# [Goal]
Give everything in the records from the line containing "If we consider" down to the end as a numbered list, skipping blank lines and leaving out the pictures.

Spatial data with pictures:
┌────────

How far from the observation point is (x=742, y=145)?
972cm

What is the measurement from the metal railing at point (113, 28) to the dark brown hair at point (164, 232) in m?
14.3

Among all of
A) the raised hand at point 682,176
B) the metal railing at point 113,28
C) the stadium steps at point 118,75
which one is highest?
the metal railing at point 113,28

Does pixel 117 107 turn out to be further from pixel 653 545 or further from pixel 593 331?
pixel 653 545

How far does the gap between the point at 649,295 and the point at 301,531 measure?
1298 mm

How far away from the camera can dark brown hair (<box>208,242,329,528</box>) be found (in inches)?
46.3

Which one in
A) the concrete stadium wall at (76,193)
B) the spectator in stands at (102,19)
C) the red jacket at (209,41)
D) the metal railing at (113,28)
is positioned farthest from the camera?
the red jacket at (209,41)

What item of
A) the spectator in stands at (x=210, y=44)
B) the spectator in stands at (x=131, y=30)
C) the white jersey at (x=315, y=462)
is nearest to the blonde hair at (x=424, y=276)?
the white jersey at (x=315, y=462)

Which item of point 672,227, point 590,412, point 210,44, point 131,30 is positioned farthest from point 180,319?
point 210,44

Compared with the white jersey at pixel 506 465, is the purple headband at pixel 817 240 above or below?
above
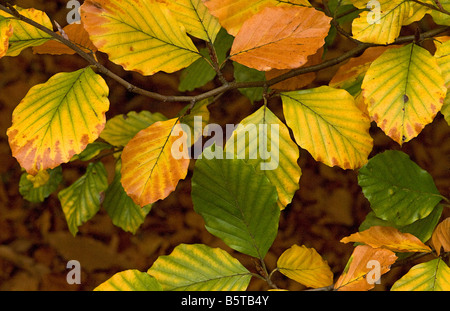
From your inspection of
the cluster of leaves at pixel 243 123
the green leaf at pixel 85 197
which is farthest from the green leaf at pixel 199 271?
the green leaf at pixel 85 197

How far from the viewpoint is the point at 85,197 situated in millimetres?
587

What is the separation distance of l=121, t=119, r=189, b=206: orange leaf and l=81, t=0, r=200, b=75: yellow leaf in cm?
6

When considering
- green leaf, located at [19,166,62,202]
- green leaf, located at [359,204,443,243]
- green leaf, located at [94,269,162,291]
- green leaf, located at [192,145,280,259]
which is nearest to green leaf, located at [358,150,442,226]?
green leaf, located at [359,204,443,243]

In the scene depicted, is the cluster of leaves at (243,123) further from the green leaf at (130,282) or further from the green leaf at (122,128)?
the green leaf at (122,128)

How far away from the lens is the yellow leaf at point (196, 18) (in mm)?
391

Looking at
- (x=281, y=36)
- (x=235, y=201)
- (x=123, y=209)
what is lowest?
(x=123, y=209)

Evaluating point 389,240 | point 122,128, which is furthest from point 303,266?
point 122,128

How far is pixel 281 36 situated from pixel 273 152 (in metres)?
0.10

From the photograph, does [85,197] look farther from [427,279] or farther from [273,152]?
[427,279]

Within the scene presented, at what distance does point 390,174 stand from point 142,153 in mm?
242

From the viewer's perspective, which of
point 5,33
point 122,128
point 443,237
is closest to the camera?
point 5,33

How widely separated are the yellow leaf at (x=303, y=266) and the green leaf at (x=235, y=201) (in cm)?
6

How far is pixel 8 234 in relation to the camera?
2.82 ft

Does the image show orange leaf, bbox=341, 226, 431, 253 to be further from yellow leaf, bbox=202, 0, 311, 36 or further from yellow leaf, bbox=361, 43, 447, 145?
yellow leaf, bbox=202, 0, 311, 36
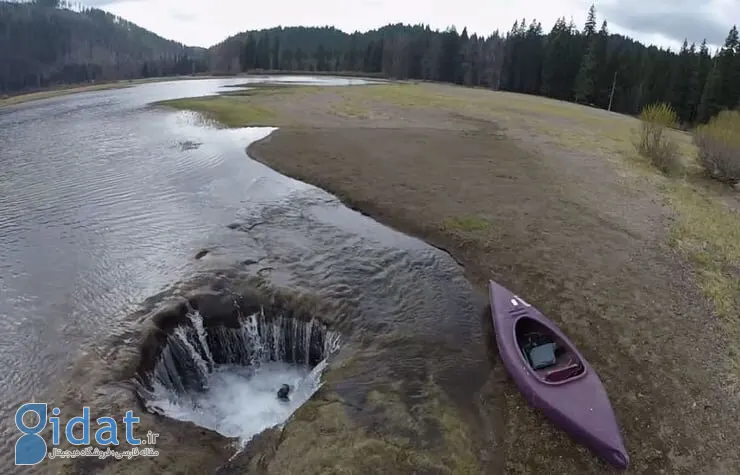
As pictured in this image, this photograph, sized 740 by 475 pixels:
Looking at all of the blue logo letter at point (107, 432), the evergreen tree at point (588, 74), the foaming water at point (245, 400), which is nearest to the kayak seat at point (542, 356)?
the foaming water at point (245, 400)

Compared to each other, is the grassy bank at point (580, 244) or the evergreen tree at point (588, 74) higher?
the evergreen tree at point (588, 74)

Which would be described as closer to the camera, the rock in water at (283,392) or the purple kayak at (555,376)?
the purple kayak at (555,376)

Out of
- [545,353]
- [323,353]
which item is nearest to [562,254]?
[545,353]

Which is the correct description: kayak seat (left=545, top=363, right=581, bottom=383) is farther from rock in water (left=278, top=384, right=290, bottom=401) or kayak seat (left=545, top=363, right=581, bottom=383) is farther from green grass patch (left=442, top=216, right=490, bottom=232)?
green grass patch (left=442, top=216, right=490, bottom=232)

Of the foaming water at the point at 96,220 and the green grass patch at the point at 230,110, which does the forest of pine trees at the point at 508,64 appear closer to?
the green grass patch at the point at 230,110

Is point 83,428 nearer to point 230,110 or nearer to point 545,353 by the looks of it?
point 545,353

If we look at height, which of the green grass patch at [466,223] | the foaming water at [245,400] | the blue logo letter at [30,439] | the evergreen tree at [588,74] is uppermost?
the evergreen tree at [588,74]
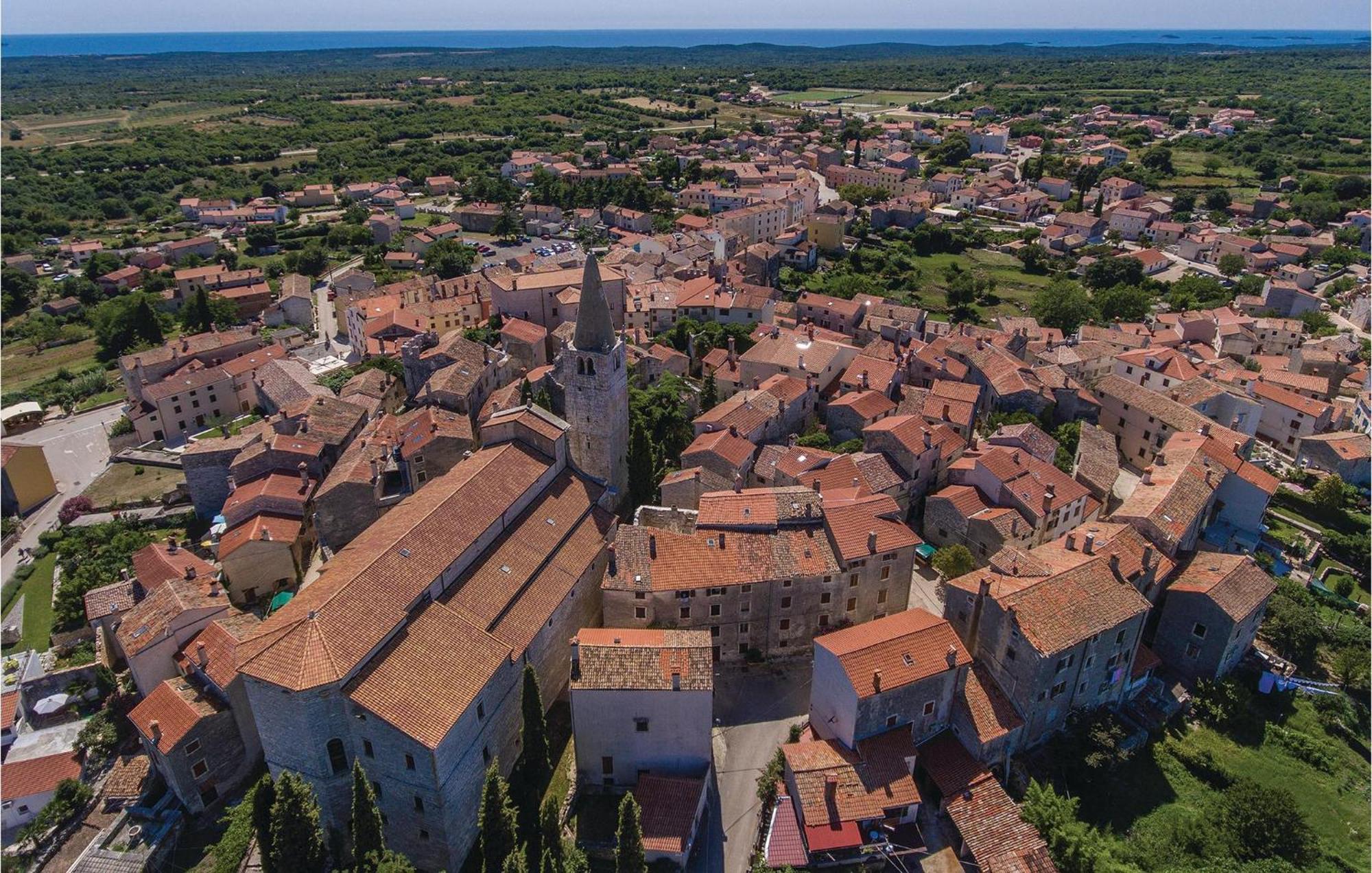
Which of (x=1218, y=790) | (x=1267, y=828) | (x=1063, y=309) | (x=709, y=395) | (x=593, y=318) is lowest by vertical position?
(x=1218, y=790)

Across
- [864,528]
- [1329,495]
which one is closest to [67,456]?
[864,528]

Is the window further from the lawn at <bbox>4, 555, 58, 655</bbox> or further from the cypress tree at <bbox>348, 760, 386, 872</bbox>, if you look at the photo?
the lawn at <bbox>4, 555, 58, 655</bbox>

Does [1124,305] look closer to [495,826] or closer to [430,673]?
[430,673]

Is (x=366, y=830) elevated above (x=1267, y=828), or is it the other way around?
(x=366, y=830)

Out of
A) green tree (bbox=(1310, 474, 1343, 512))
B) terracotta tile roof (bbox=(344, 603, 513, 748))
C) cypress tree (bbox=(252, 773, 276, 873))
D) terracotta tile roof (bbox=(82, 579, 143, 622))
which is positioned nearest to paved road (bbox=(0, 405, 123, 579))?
terracotta tile roof (bbox=(82, 579, 143, 622))

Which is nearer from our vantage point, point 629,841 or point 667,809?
point 629,841

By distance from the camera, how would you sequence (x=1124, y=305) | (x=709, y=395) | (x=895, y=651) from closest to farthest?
(x=895, y=651) < (x=709, y=395) < (x=1124, y=305)
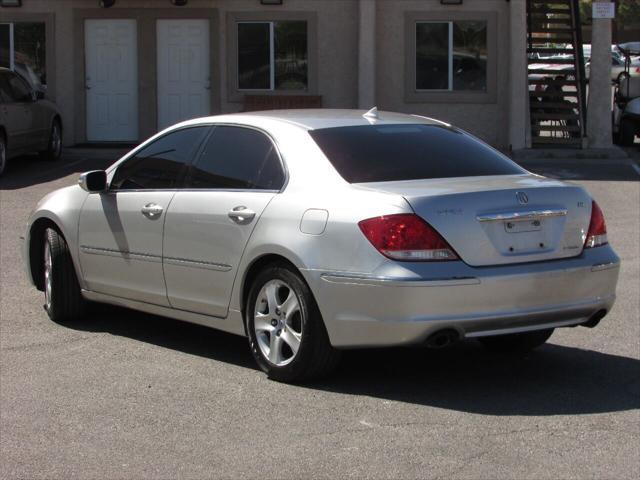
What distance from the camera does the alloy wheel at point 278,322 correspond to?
651 cm

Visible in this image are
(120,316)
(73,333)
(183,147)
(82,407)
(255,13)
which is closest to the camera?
(82,407)

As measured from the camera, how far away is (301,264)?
20.8 feet

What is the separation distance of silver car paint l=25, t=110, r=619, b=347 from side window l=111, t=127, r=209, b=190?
45cm

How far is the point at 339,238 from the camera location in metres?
6.20

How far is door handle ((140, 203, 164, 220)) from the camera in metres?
7.43

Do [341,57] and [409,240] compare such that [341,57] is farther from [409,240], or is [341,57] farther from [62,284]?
[409,240]

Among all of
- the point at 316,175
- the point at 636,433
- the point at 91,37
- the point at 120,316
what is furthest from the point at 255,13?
the point at 636,433

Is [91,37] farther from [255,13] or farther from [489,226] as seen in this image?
[489,226]

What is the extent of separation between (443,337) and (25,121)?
14147 mm

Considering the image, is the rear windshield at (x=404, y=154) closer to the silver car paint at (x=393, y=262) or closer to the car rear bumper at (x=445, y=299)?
the silver car paint at (x=393, y=262)

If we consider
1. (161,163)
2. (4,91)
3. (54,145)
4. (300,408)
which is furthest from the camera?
(54,145)

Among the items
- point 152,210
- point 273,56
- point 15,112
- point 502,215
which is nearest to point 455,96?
point 273,56

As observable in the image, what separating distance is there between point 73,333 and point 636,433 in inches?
161

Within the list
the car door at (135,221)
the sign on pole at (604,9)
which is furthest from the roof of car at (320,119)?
the sign on pole at (604,9)
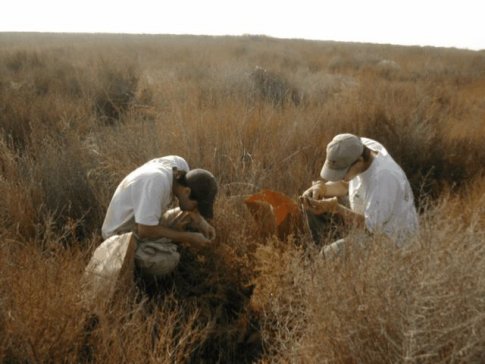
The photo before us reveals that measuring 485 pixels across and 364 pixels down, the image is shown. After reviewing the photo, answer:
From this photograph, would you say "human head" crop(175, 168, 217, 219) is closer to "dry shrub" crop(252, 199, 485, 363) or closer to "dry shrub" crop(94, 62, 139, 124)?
"dry shrub" crop(252, 199, 485, 363)

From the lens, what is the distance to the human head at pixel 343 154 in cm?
327

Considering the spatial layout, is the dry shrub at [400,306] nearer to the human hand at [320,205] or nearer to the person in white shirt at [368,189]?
the person in white shirt at [368,189]

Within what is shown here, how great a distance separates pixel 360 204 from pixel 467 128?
14.0ft

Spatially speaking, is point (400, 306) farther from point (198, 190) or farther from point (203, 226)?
point (203, 226)

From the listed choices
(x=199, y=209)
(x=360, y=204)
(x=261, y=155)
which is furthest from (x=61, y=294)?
(x=261, y=155)

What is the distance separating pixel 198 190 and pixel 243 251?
709 mm

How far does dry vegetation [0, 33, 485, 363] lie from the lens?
192cm

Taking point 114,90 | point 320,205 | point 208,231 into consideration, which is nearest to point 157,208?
point 208,231

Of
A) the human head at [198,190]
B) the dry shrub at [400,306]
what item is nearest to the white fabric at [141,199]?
the human head at [198,190]

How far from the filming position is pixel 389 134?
617cm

└────────

# [Written response]
1. If we consider
2. 1. (161,163)
3. 2. (4,91)
4. 3. (54,145)
5. 4. (300,408)
6. which is furthest from the camera?
7. (54,145)
8. Among the items
9. - point 152,210
10. - point 273,56
11. - point 15,112
12. - point 502,215
13. which is nearest to point 455,96?
14. point 273,56
15. As observable in the image, what separating distance is there between point 73,333 and point 636,433 in inches?
16. 161
17. Within the list
18. the car door at (135,221)
19. the sign on pole at (604,9)
20. which is furthest from the roof of car at (320,119)?
21. the sign on pole at (604,9)
22. The photo before us reveals that measuring 485 pixels across and 364 pixels down, the image is shown. After reviewing the photo, answer:
23. From this photograph, would you say "human head" crop(175, 168, 217, 219) is closer to "dry shrub" crop(252, 199, 485, 363) or closer to "dry shrub" crop(94, 62, 139, 124)?
24. "dry shrub" crop(252, 199, 485, 363)
25. From the lens, what is the distance to the human head at pixel 343 154 in cm?
26. 327
27. Considering the spatial layout, is the dry shrub at [400,306] nearer to the human hand at [320,205] or nearer to the person in white shirt at [368,189]?
28. the person in white shirt at [368,189]
29. Within what is shown here, how great a distance separates pixel 360 204 from pixel 467 128?
30. 14.0ft
31. Spatially speaking, is point (400, 306) farther from point (198, 190) or farther from point (203, 226)?
32. point (203, 226)
33. From the listed choices
34. (x=199, y=209)
35. (x=360, y=204)
36. (x=261, y=155)
37. which is furthest from (x=61, y=294)?
38. (x=261, y=155)
39. What is the distance separating pixel 198 190 and pixel 243 251?
40. 709 mm
41. How far does dry vegetation [0, 33, 485, 363] lie from the lens?
42. 192cm
43. Taking point 114,90 | point 320,205 | point 208,231 into consideration, which is nearest to point 157,208?
44. point 208,231
45. Of
46. A) the human head at [198,190]
47. B) the dry shrub at [400,306]
48. what item is nearest to the white fabric at [141,199]?
49. the human head at [198,190]
50. How far from the filming position is pixel 389 134?
51. 617cm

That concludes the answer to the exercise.